I'm planning an Android app for some kind of information service.
Clients can query some text information from the server and they can add text information too. The concept is the following:
- The central i开发者_如何学编程nstance is an apache web server with php running on it.
- When the Android app contacts the server the first time (for example when the client queries the current information), the client (ip address) should be registered on the php script running on the server and should receive the latest data.
- When any registered client adds text data, every registered client should get the information to update the data to see the latest text data.
- This should be managed by an udp response to the ip addresses of all client's android apps. That means that every IP address which has been attached (that means "registered") should be informed.

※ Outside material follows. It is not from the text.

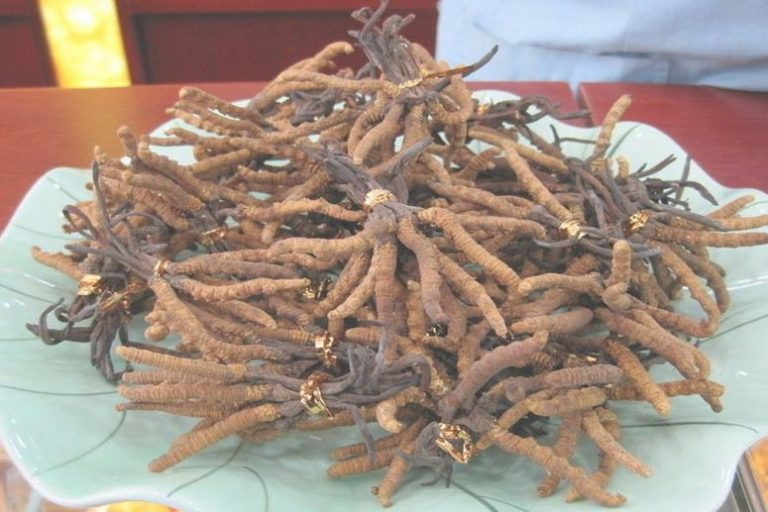 cordyceps sinensis_complement-alimentaire-france.com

I though about implementing this with the observer pattern SplObserver and SplSubject at server side. Unfortunately I'm not very familiar with the technical background of php. So I wonder how an observer can work with php at all.
Does php use some kind of instances (although it is an interpreted language) to remember the state of the observer? My thought is that the php script runs at this time when it is invoked and "forgets" its state immediately. That is actually what client server communication is about.
So can anybody explain to me how an observer should work in this case, respectively how can I guarantee that the registered clients don't get lost by using the php observer pattern?
(If this doesn't work, I would just save the ip addresses into a database to not forget it and implement it as simple database query.)
SplObserver is just a simple class that assists in using the Observer pattern. It doesn't remember any state between requests and neither does PHP itself.
If you are using PHP on the server, there is no way to push data to large numbers of clients. Instead you will have to have your clients poll the server periodically to check for new data. The problem with this is getting a fast enough server to handle the traffic of X number of clients requesting updated information every Y seconds. In the end, a scripting language is a poor choice for large-volume push updates and you would be better served with something like Java or Erlang, which would enable an app to run continuously and broadcast UDP packets to clients.